Scaling strategy workshop: Assessing challenges and opportunities for scaling socio-technical innovations in Mixed Farming Systems of Nepal's Mid-Hills

Mixed farming system (MFS) is predominant in the global south. Mixed crop-livestock systems are estimated to cover about 2.5 billion ha of land globally and, in the developing world, they supply around 75% of milk, 60% of meat, and 41–86% of cereals consumed (Herrero et al., 2010). In MFS, farmers integrate crops, trees, and livestock systems to diversify risk from single-crop production, use labor efficiently, access cash, and add value to products. MFS has the potential to maintain ecosystem function and health, and to help prevent agricultural systems from becoming fragile (Holling, 1995). However, key drivers of change- population pressure, urbanization, migration, climate change, water scarcity, changing eating habits, and unstable food prices are deepening inequalities in resource access.

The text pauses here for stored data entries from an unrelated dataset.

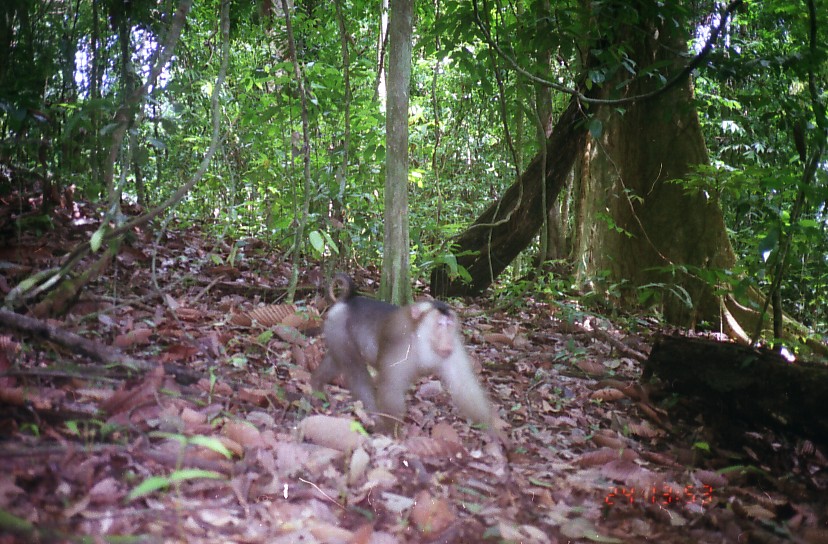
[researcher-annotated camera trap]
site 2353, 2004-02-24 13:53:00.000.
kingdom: Animalia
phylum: Chordata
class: Mammalia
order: Primates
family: Cercopithecidae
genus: Macaca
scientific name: Macaca nemestrina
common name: southern pig-tailed macaque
Macaca nemestrina (southern pig-tailed macaque), count 1.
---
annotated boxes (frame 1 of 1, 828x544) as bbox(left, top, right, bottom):
macaca nemestrina: bbox(309, 273, 498, 440)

All these drivers are obstructing progress towards achieving sustainable development goals (Herrero et al., 2010). To improve the overall performance and sustainability of MFS, their sustainable intensification requires integrated systems research to identify context-specific pathways toward efficient, resilient, and scalable MFS that preserve natural capital and offer equitable benefits for all (Hoeschle-Zeledon et al., 2021). The Sustainable Intensification (i.e., production of more food on the same piece of land while reducing the negative environmental impacts) of Mixed Farming Systems can deliver critical outcomes that result in multiple impacts at scale, minimize sectoral trade-offs and leverage/maximize synergies in MFS (Hoeschle-Zeledon et al., 2021). The CGIAR’s Initiative on Mixed Farming System (SI-MFS) aims to address these challenges through sustainable intensification of mixed crop-tree-livestock systems to deliver more productive and equitable livelihoods, along with reduced environmental footprint. SI-MFS intends to provide gender-transformative pathways to achieve this goal by deploying locally viable socio-technical innovations that will maximize synergies and minimize trade-offs between the systems’ biophysical and social components (Hoeschle-Zeledon et al., 2021).